Attenzione, però: quanto guadagna in termini di stipendio il presidente degli Stati Uniti è davvero irrisorio rispetto a tutti i benefit previsti dal suo incarico, tra cui:

  • Air Force One - L’aereo presidenziale è una sorta di fortezza volante, con un equipaggio di 26 persone. Il costo dell’AF1 all’anno si aggira attorno ai milioni di dollari.
  • Sicurezza - Il Presidente ha a disposizione un corteo di automobili (e una limousine che è una fortezza su ruote), personale per la logistica e la sicurezza e la protezione dei servizi segreti. I viaggi all’estero possono richiedere migliaia di addetti alla sicurezza.
  • Casa Bianca - Il presidente in carica vive e alla Casa Bianca, residenza che richiede milioni di dollari di spese ogni anno. Nota: non è compresa la spesa. Il presidente paga per il cibo, i lavaggi a secco e anche per i camerieri per tutti i pasti/eventi privati.
  • Personale - Anche escludendo il personale addetto alla sicurezza, vengono spesi svariati milioni per pagare gli stipendi ai membri dello staff dell’ufficio della Casa, compreso lo staff della cucina, quello medico e molti altri.
  • Svago/Tempo Libero - I presidenti in carica ricevono innumerevoli inviti a serate di gala, cene di Stato e altri eventi. Possono utilizzare anche Camp David, la residenza presidenziale per le vacanze. Il presidente Obama ha trasformato il campo da tennis della Casa Bianca in un campo da basket.

C’è poi la questione della pensione. Dopo aver terminato l’incarico, il presidente degli Stati Uniti riceve una pensione che non è direttamente correlata allo stipendio presidenziale. La pensione è fissata ad uno stipendio di livello I della Executive Schedule statunitense ($203.700 all’anno nel 2015), secondo il Former Presidents Act.

In aggiunta alla pensione, sono coperti i costi per il personale amministrativo e per la protezione permanente da parte dei servizi segreti.

Altre entrate

In pratica, quanto guadagna il presidente degli Stati Uniti è una questione difficile da stimare.

Il presidente Barack Obama guadagnava circa 400.000 dollari l’anno (praticamente un altro stipendio) solo con i diritti d’autore. E dopo aver detto addio alla Casa Bianca, i presidenti guadagnano grazie ad interventi pubblici e privati o attività di consulenza.
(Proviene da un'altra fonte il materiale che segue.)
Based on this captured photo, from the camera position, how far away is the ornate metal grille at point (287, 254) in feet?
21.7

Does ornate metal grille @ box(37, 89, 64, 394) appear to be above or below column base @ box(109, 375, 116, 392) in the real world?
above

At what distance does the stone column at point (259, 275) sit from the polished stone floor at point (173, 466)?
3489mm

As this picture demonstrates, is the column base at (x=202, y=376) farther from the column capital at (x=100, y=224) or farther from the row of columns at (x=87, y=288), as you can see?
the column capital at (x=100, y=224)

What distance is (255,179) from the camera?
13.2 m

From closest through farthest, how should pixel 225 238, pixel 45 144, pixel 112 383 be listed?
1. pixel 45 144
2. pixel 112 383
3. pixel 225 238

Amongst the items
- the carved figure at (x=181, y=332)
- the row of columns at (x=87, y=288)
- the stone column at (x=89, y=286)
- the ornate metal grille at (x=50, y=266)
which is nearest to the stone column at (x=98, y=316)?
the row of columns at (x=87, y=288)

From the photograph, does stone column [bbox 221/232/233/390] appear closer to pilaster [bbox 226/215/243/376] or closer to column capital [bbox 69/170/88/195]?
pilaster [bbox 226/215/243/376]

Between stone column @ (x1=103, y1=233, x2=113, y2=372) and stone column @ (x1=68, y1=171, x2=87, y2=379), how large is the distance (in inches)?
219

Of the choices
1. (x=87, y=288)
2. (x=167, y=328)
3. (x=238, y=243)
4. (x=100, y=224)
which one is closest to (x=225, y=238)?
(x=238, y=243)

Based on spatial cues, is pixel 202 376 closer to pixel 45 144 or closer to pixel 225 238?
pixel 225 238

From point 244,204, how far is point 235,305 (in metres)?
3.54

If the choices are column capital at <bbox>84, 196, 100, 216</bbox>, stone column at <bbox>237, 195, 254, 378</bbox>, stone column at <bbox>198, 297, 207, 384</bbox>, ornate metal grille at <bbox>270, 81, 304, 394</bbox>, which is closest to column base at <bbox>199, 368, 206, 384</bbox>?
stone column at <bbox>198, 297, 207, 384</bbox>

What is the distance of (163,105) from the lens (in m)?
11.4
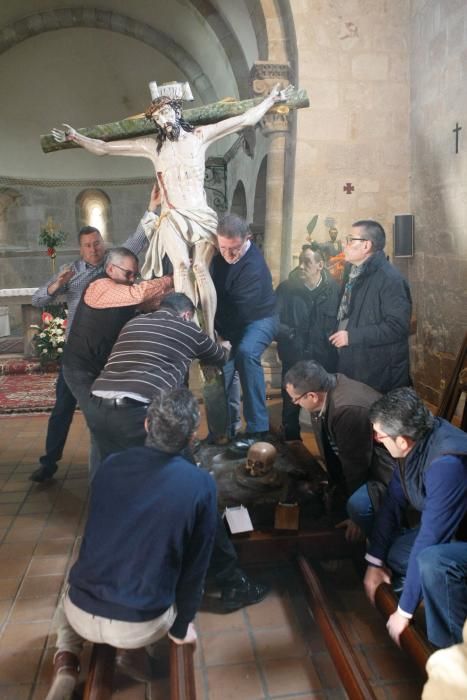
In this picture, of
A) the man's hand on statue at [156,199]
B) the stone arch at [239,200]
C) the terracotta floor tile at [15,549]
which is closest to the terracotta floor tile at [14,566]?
the terracotta floor tile at [15,549]

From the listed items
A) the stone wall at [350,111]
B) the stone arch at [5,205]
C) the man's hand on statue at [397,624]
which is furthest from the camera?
the stone arch at [5,205]

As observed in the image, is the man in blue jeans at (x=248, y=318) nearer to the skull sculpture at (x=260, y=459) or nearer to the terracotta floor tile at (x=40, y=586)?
→ the skull sculpture at (x=260, y=459)

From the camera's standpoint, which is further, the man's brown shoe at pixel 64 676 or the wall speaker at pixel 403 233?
the wall speaker at pixel 403 233

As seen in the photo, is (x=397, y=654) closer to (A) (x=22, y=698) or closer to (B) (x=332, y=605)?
(B) (x=332, y=605)

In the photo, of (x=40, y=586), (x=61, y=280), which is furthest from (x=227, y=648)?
(x=61, y=280)

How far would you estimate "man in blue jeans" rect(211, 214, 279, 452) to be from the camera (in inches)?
145

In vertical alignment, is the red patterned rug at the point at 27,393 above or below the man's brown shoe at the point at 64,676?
below

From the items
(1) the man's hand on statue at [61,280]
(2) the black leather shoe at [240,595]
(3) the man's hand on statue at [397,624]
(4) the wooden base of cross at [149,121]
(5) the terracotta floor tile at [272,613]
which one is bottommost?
(5) the terracotta floor tile at [272,613]

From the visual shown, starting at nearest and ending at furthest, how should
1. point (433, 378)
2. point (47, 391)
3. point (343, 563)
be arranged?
point (343, 563) → point (433, 378) → point (47, 391)

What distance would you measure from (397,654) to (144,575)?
1.22 m

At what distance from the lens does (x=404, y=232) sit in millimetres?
6066

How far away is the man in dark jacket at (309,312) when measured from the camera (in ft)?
12.9

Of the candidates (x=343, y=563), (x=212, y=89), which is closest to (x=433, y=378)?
(x=343, y=563)

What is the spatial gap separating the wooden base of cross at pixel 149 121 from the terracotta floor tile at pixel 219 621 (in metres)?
2.84
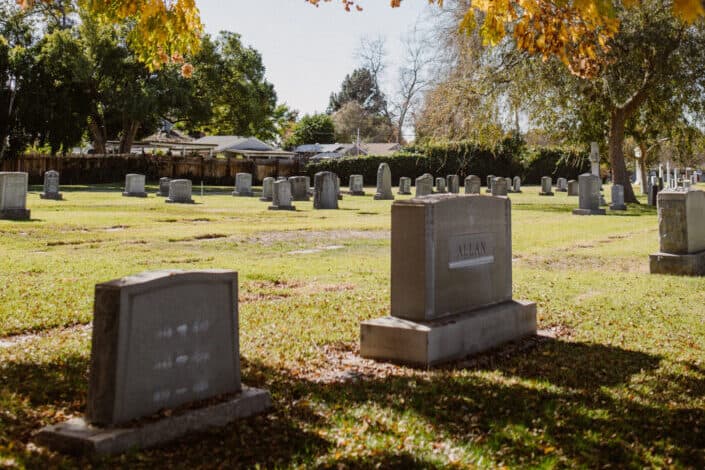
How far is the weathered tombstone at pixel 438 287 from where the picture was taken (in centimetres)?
629

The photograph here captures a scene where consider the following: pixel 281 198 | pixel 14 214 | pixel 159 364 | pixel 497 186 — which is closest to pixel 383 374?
pixel 159 364

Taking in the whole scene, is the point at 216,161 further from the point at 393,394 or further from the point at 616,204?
the point at 393,394

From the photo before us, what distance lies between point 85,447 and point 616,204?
92.9ft

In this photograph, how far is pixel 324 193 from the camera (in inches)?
1106

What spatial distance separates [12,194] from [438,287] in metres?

Alcune persone considerano lo stipendio e la pensione del Presidente degli Stati Uniti eccessivi, il che è ovviamente una questione di opinione. I presidenti non possono impegnarsi in attività a scopo di lucro di qualsiasi tipo mentre sono in carica e ogni presidente sa che il lavoro da presidente sarà probabilmente l’ultimo della propria vita - il lavoro più difficile negli Stati Uniti, se non del mondo.